U.S. cuts federal land rates to speed up solar, wind build
The Department of Interior is set to reveal lower land rates for renewable energy projects while accelerating screening processes and hiring more staff.
Last month, the U.S. Department of Interior set out plans to speed up development of renewable energy projects on federal lands. The measures form part of the Biden administration's plan to permit 25 GW of projects on federal lands by 2025, part of the 2020 Energy Act.
The Interior Department's Bureau of Land Management (BLM) has launched a faster screening process for solar and wind projects and identified improvements to the development of transmission corridors through 11 states in western U.S, it said.
"As the agency continues to ramp-up its renewable energy program, it anticipates supporting nearly 10 GW of renewable energy capacity by the end of 2023, and more in 2024," the Interior Department said.
Standardised screening of project applications will allow BLM staff to prioritise projects with the "greatest technical and financial feasibility" and the least anticipated conflicts, it said.
The BLM is also hiring more processing staff and will lower its federal land rents and fees after developers called for prices to fall in line with private land rates.
The BLM aims to release its new rent and fee rate policy "by June," a bureau spokesperson told Reuters Events.
The 245 million acres of U.S. public land managed by the BLM represent around 10% of the country's entire land area but host just 6% of US installed solar capacity and only 1% of wind. Much of the land lies in 12 western states and the Rockies and Southwest states like Nevada offer significant project opportunities.
U.S. utility-scale solar projects online by end of 2020
(Click image to enlarge)
Source: Berkeley Lab
Over the last year, the Biden administration has improved coordination between federal agencies, Tribal Nations, state governments and other stakeholders to speed up renewable energy deployment.
The BLM authorised 12 solar, wind and geothermal projects on federal lands in 2021 for a total capacity of 2.9 GW, some 35% higher than the previous year.
Last month, the BLM awarded Minersville Solar three leases in Utah under its first competitive tender process.

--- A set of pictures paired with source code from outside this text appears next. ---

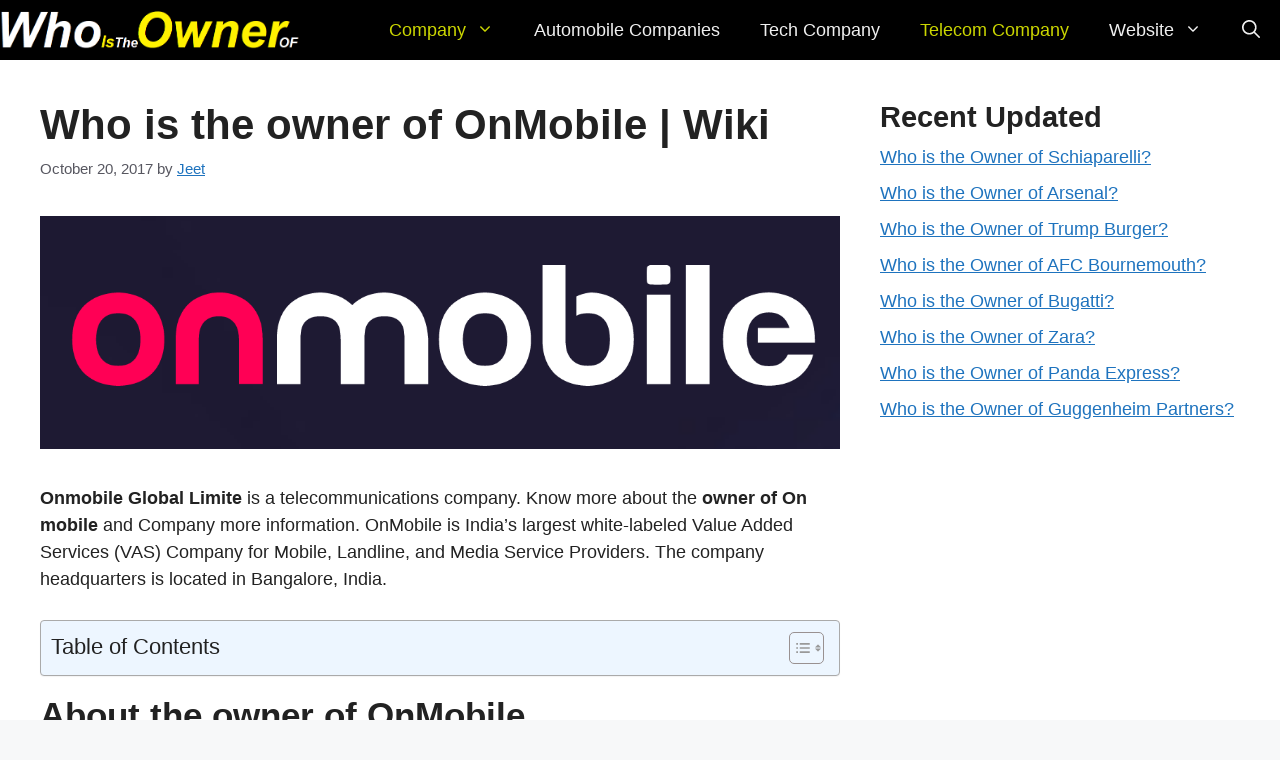

--- FILE ---
content_type: text/html; charset=utf-8
request_url: https://www.google.com/recaptcha/api2/aframe
body_size: 267
content:
<!DOCTYPE HTML><html><head><meta http-equiv="content-type" content="text/html; charset=UTF-8"></head><body><script nonce="tfNyRqQgtMbNwrJy3DrB2A">/** Anti-fraud and anti-abuse applications only. See google.com/recaptcha */ try{var clients={'sodar':'https://pagead2.googlesyndication.com/pagead/sodar?'};window.addEventListener("message",function(a){try{if(a.source===window.parent){var b=JSON.parse(a.data);var c=clients[b['id']];if(c){var d=document.createElement('img');d.src=c+b['params']+'&rc='+(localStorage.getItem("rc::a")?sessionStorage.getItem("rc::b"):"");window.document.body.appendChild(d);sessionStorage.setItem("rc::e",parseInt(sessionStorage.getItem("rc::e")||0)+1);localStorage.setItem("rc::h",'1769354278200');}}}catch(b){}});window.parent.postMessage("_grecaptcha_ready", "*");}catch(b){}</script></body></html>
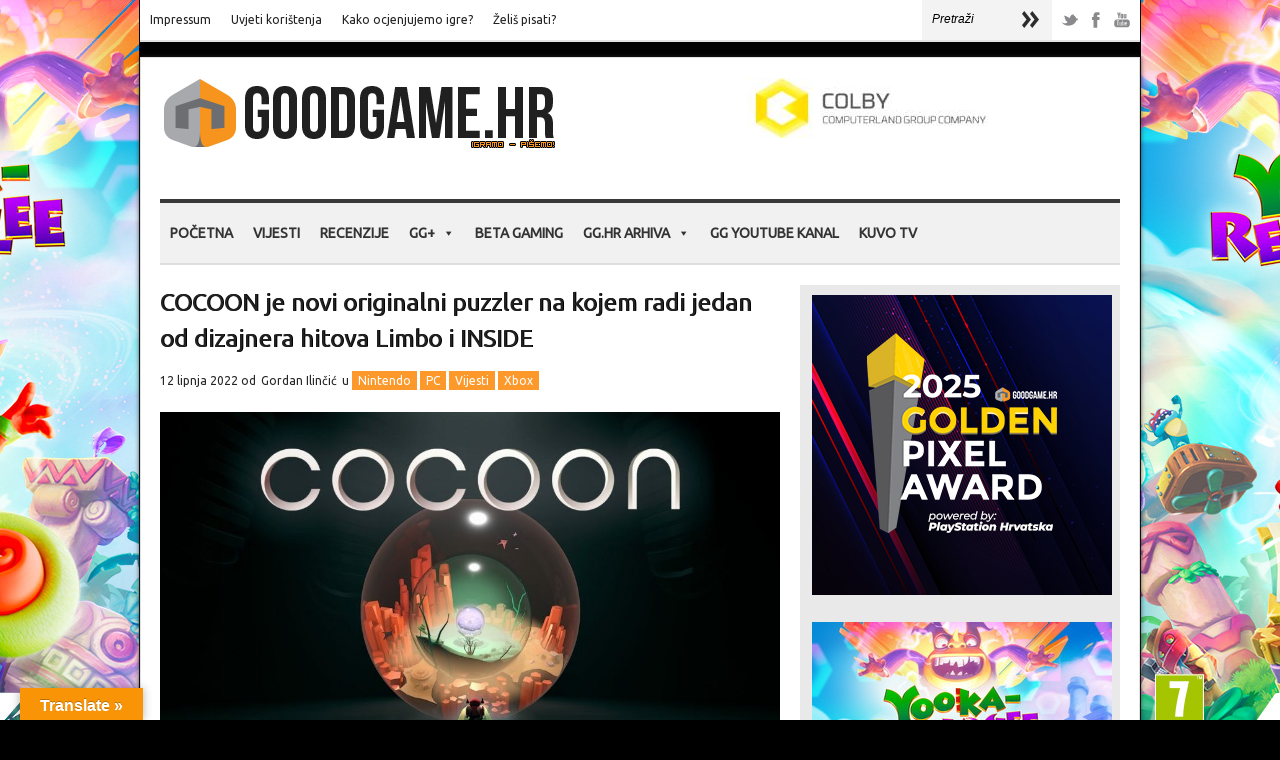

--- FILE ---
content_type: text/css
request_url: https://www.goodgame.hr/wp-content/themes/brennuis-new/css/orange/orange.css
body_size: 1486
content:
/** 
 * Brennuis Magazine Orange Color Theme 
 * 
 */

/* =General
-------------------------------------------------------------- */
body {
	background: url('../../images/light/bg-pattern.jpg') repeat;
	color: #252525;
}

.ln-post-tags a, .ln-post-categories a { /** background-color: #e8e8e8; **/ background-color: #fd982b; color: white; }

.ln-post-tags a:hover, .ln-post-categories a:hover { color: black; }

a:hover,
#sidebar a:hover {
	/* background-color: #ff6666; */
       color: #ff5e00;
}

#top-section {
	background-color: #fff;
	border-bottom: solid 2px #e1e1e1;
}

.main-search input {
	background-color: #f3f3f3;
}

#main-content {
	background-color: #fff;
	border: solid 1px #e1e1e1;
	border-bottom: none;
	;
}

.main-search .main-search-button {
	background-color: #f3f3f3;
	background-image: url('../../images/light/arrow.png');
}

.section-head h3 { border-bottom: solid 3px #393939; }
.section-head .arrow { background: url('../../images/light/arrow.png') no-repeat; }
.section-line { background-color: #393939; }

#main-search-button:hover { background-color: #f3f3f3; }

input, textarea { border: solid 1px #e8e8e8; }

table { border: solid 1px #e8e8e8; }
	table tr td { border: solid 1px #e8e8e8; }
	table thead { background-color: #f3f3f3; }

/* =Typography
-------------------------------------------------------------- */
h1, h2, h3, h4, h5, h6, a {
	color: #222;
}

hr { border: solid 1px #393939; }
code, pre { color: #222; border: solid 1px #e8e8e8; background-image: url('../../images/light/code-bg-pattern.png'); }

/* =Navigation
-------------------------------------------------------------- */

#main-nav-wrapper {
	border-top: solid 6px #b5b5b5;
	border-bottom: solid 2px #e8e8e8;
	background-color: #eeeeee;	
	width:1000px;
	padding-left:20px;
	padding-right:20px;
	margin-left:-40px;
	position: relative;
}

.top-navigation a{ color: #222; }

nav ul li a { color: #222; }

nav ul li.current-menu-item > a,
nav ul li a:hover,
nav ul li.current_page_parent > a{
	background-color: #ff6666;
	color: #fff;
}

nav ul li ul { background-color: #393939; }
	nav ul li ul a { color: #fff; }

#mobile-main-nav { background-color: #ff6666; color: #fff; }

#mobile-top-nav { background-color: #f3f3f3; color: #222;}



/* =Sidebar
-------------------------------------------------------------- */
#sidebar .sidebar-widget {
	color: #565656;
}

#sidebar .sidebar-widget h1,
#sidebar .sidebar-widget h2,
#sidebar .sidebar-widget h3,
#sidebar .sidebar-widget h4,
#sidebar .sidebar-widget h5,
#sidebar .sidebar-widget h6 { color: #222; }

#sidebar { background-color: #f9f9f9; }
	#sidebar a { color: #222; }

#sidebar table thead { background-color: #f3f3f3; }

/* =Modules
-------------------------------------------------------------- */

.flex-direction-nav li a { background-image: url('../../images/light/slider-direction-nav.png'); }

.flexslider .flex-caption .separator { background-color: #fff; }

.big-article .rating, .ln-blog-post .rating { background: url('../../images/orange/rating-circle.png') no-repeat; }
	.big-article .rating .score, .ln-blog-post .rating .score { color: #fff; }
	.big-article .rating span, .ln-blog-post .rating span { color: #ececec; }


.img-hover { background-image: url('../../images/light/img-hover.png'); }

.ln-carousel .control { background: url('../../images/light/carousel-navigation.png') no-repeat; }
.carousel-article .rating { background-color: #ff6666; color: #fff; }
.carousel-article .video-icon { background: url('../../images/light/video-icon.png') no-repeat; }

/* =Blog
-------------------------------------------------------------- */

.ln-blog-post { border-bottom: solid 5px #393939; background: url('//www.goodgame.hr/wp-content/uploads/2014/03/backshade5.png') no-repeat; background-position:center bottom; }
	.ln-blog-post .format-icon { background: url('../../images/light/formats-icons-sprite.png') no-repeat; }
.ln-quote-post blockquote, .ln-link-post { color: #222; }
.ln-quote-post cite { color: #565656; }
.ln-post-navigation .ln-col-half{ background-color: #f3f3f3; }
.ln-review-post-rating .rating-wrap{ border: solid 4px #f3f3f3; }
.rating-wrap .rating-box { background-color: #fe9926; color: #ececec; }
.rating-wrap .score { color: #fff; }
.rating-numbers .criteria-score { background-color: #ececec; }
.rating-numbers .criteria-score .bar { background-color: #fe9926; }

.ln-pagination a,
.ln-pagination .current{
	background-image: url('../../images/orange/pagination-sprite.png');
	color: #fff;
}

.ln-pagination a { color: #222; }
.ln-pagination a:hover { color: #fff; }

/* =Comments
-------------------------------------------------------------- */
.comment-content header { color: #222; }
.ln-comments .bypostauthor > div.comment-wrap .comment-avatar { background-color: #393939; border: solid 5px #393939; }
.ln-comments .bypostauthor > div.comment-wrap .comment-content { background-color: #f3f3f3; }

/* =Widgets
-------------------------------------------------------------- */
.ln-tabs-wg .tabs-widget-nav li.ui-tabs-selected a,
.ln-tabs-wg .tabs-widget-nav li a:hover,
.tabs ul li.ui-tabs-selected a,
.tabs ul li a:hover { 
	background-color: #ff6666;
	color: #fff;
}

.ln-social-widget { border-bottom: solid 2px #e8e8e8; }
.ln-social-widget .social-wg-box .number { color: #222; }
.ln-tabs-wg .tabs-widget-nav { border-bottom: solid 2px #393939; }

.ln-tabs-wg .tabs-widget-nav ul li a { background-color: #fff; }

.sidebar-widget .ln-tabs-wg .tabs-widget-nav ul li a { background-color: #444; }
.sidebar-widget .ln-tabs-wg .tabs-widget-nav ul li.ui-state-active a { background-color: #ff6666; color: #fff; }
#sidebar .widget-ln-facebook iframe { background-color: #f1f1f1; }

/* =Other
-------------------------------------------------------------- */
.toggle .ui-icon{
	background: url('../../images/light/toggle-closed.png') no-repeat;
}

.toggle .ui-state-active .ui-icon{
	background: url('../..//images/light/toggle-opened.png') no-repeat;
}

ul.ln-checklist li {
	background: url('../../images/light/ul-check-light.png') no-repeat 0 4px;
}

button,
input[type=submit] {
	
	background-color: #ff6666;
	color: #fff;

	-moz-box-shadow: 0 3px 1px #d43f3f; 
	-webkit-box-shadow: 0 3px 1px #d43f3f; 
	box-shadow: 0 3px 1px #d43f3f;
}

Minersville paid $164,444 for a total land area of 4,800 acres that could host up to 600 MW of solar capacity.
BLM also launched a solar tender for the Dry Lake East area in Clark County, Nevada. The Dry Lake East area spans 1,635 acres and bids must be submitted by May 20.
BLM pledged to revise rental rates and extend lease terms after developers said current terms lead to higher project costs. Intense market competition has driven down solar project prices and developers currently face a range of inflationary pressures from soaring global materials costs, logistics challenges and the threat of more U.S. import tariffs.
U.S. modelled solar system costs in Q4
(Click image to enlarge)
Source: Wood Mackenzie/SEIA US Solar Market Insight, March 2022.
The current federal land rent regime was introduced by the Obama administration in 2016 to keep rates in line with nearby agricultural land values but developers say the costs are prohibitively high and should be brought in line with private lands.
The bureau should change acreage rents to reflect fair market value and scrap federal royalty fees, known as MW capacity fees, that are not required on private projects, Tom Vinson, Vice President for Federal Regulatory Affairs at industry group American Clean Power (ACP), told Reuters Events in September.
Solar and wind projects can face delays in other areas of the permitting process and the federal government may find these processes harder to streamline, warned Linda Bullen, an attorney specialising in renewable energy, environmental law and federal legislation.
In one example, the Trump administration issued a target of two years to complete environmental impact statements but this resulted in the BLM requiring more studies ahead of the environmental assessment process and having little impact on overall permitting timelines, Bullen said.
A major factor has been a shortage of trained staff to process applications and the BLM’s latest hiring initiative could have a notable impact going into next year.
BLM is currently hiring around 60 internal staff to support new renewable energy coordination offices and aims to have "most onboard by the end of 2022," a BLM spokesperson said. President Biden’s 2023 budget request includes an additional $11 million to support siting and leasing of renewable energy projects and transmissions lines.
A BLM review in 2021 found that an additional 56 full time employees were needed to “substantially improve permitting coordination," but noted more would be required if project applications increase.